━━ Passage to read ━━

House debates

Monday, 21 October 2019

Motions

Aged Care

12:11 pm

Photo of Milton DickMilton Dick (Oxley, Australian Labor Party) Share this | Hansard source

I will pick up from where the previous member was speaking. He is frustrated that he's got to defend this government's appalling record. He wants an honest conversation about what's happening in aged care in this nation. Well, I'm going to give him one, and I'm going to give him some honesty, because, whilst the government is 'annoyed' about motions in this parliament, I wish they'd be annoyed about the 120,000 Australians who are waiting for home care packages on their watch. That is practically an entire electorate of people who are not receiving the care that they desperately need. Perhaps most shocking of all is that 72,000 elderly Australians have no home care package at all. There are 72,000 people in this country with their names on a list—parents, loved ones, people with children and grandchildren—and the government comes to this chamber and says, 'We're frustrated that we have to get up and talk about these issues.'

I bet you they're frustrated! How about the people who are frustrated and worried about their parents, their mothers-in-law and grandparents who are frail and invalid in their homes? I tell you what: that's frustrating—not sitting in this chamber and lecturing everyone about, 'Just wait until you get a stronger economy.' Where is it? Where is the stronger economy? When's that happening? The last time I checked, our economy is starting to tank.

━━━

◆ **Aim of the exercise**: Copy the part of the aged care speech between "I bet you they're" and "starting to tank.", inclusive. The items that come next are separate from the aged care speech.

━━ Study material ━━

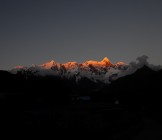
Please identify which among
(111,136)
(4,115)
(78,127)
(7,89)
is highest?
(7,89)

━━━

◆ **Answer for the task**:
I bet you they're frustrated! How about the people who are frustrated and worried about their parents, their mothers-in-law and grandparents who are frail and invalid in their homes? I tell you what: that's frustrating—not sitting in this chamber and lecturing everyone about, 'Just wait until you get a stronger economy.' Where is it? Where is the stronger economy? When's that happening? The last time I checked, our economy is starting to tank.